=== Exercise description ===
Look through the records, and whenever a line includes the word "Hotel", copy it.

[Short web captions]
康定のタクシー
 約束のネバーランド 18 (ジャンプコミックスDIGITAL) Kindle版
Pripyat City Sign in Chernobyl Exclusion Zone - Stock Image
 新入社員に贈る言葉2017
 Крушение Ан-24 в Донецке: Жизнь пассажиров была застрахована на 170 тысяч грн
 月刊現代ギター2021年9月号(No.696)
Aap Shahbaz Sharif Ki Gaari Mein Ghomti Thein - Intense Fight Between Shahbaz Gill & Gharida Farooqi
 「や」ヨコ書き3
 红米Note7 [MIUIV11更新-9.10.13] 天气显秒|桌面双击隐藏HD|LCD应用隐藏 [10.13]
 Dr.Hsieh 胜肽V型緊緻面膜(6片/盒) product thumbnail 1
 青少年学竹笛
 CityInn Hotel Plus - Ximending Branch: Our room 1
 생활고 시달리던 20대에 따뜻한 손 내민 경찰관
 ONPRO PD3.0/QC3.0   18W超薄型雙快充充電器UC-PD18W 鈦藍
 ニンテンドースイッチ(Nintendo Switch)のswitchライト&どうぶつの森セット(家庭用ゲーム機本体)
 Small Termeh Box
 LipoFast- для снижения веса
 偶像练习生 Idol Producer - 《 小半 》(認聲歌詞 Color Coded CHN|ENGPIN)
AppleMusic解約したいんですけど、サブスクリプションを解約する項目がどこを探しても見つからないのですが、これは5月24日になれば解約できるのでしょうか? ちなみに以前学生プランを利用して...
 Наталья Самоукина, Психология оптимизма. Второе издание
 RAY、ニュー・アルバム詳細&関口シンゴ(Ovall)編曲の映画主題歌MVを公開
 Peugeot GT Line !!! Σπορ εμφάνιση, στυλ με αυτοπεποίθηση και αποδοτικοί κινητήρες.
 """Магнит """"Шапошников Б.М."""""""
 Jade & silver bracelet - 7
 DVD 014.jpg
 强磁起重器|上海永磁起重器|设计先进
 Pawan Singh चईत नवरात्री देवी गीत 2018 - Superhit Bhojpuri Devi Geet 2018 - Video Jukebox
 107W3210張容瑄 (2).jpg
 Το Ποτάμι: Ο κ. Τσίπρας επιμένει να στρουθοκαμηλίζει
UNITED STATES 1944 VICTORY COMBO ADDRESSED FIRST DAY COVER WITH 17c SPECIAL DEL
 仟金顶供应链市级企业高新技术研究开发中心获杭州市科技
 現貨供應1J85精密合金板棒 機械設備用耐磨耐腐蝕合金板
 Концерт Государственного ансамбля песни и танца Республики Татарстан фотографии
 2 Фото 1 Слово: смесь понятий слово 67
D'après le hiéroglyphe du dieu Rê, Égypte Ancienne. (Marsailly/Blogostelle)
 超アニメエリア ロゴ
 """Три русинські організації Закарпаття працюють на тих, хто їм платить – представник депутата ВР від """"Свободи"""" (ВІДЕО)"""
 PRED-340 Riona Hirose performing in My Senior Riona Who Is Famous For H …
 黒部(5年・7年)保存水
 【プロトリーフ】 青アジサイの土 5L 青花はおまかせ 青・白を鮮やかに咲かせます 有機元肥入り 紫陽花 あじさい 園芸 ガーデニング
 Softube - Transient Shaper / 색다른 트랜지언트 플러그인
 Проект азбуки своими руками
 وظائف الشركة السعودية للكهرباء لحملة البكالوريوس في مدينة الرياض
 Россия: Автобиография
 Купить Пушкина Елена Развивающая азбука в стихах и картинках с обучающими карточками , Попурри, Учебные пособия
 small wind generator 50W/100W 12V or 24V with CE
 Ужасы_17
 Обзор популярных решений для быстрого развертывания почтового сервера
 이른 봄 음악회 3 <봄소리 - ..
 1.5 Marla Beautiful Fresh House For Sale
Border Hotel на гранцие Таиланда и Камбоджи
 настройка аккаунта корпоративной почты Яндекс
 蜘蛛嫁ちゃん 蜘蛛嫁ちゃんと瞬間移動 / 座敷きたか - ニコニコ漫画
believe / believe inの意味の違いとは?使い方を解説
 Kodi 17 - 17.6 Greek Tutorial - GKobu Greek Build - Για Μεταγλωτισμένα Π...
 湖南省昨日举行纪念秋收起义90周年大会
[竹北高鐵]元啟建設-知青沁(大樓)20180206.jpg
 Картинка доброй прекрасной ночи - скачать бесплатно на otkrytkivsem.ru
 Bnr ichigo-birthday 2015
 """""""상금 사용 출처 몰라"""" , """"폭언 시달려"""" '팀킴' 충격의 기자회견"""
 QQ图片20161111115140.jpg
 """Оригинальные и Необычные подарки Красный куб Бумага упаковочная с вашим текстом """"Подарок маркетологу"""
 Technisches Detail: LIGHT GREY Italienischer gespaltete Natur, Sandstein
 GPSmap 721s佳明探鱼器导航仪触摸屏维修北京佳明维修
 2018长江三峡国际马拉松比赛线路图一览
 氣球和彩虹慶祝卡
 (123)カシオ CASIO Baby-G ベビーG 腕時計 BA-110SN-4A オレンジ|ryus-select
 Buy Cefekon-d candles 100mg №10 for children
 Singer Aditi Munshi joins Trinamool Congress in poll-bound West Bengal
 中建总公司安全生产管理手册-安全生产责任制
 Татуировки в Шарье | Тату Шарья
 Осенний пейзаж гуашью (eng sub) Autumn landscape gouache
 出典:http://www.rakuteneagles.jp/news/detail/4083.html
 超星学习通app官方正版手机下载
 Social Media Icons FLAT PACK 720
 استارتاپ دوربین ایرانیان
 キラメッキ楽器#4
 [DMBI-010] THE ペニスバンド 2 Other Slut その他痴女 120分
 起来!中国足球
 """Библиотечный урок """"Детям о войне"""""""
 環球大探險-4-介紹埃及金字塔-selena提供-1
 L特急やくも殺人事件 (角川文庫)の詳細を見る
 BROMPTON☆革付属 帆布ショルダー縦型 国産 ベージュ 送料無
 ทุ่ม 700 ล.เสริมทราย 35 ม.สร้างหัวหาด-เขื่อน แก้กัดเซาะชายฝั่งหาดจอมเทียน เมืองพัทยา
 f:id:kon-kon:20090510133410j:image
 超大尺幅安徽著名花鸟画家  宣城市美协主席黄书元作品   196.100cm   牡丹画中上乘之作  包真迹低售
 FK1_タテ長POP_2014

=== Written answer ===
 CityInn Hotel Plus - Ximending Branch: Our room 1
Border Hotel на гранцие Таиланда и Камбоджи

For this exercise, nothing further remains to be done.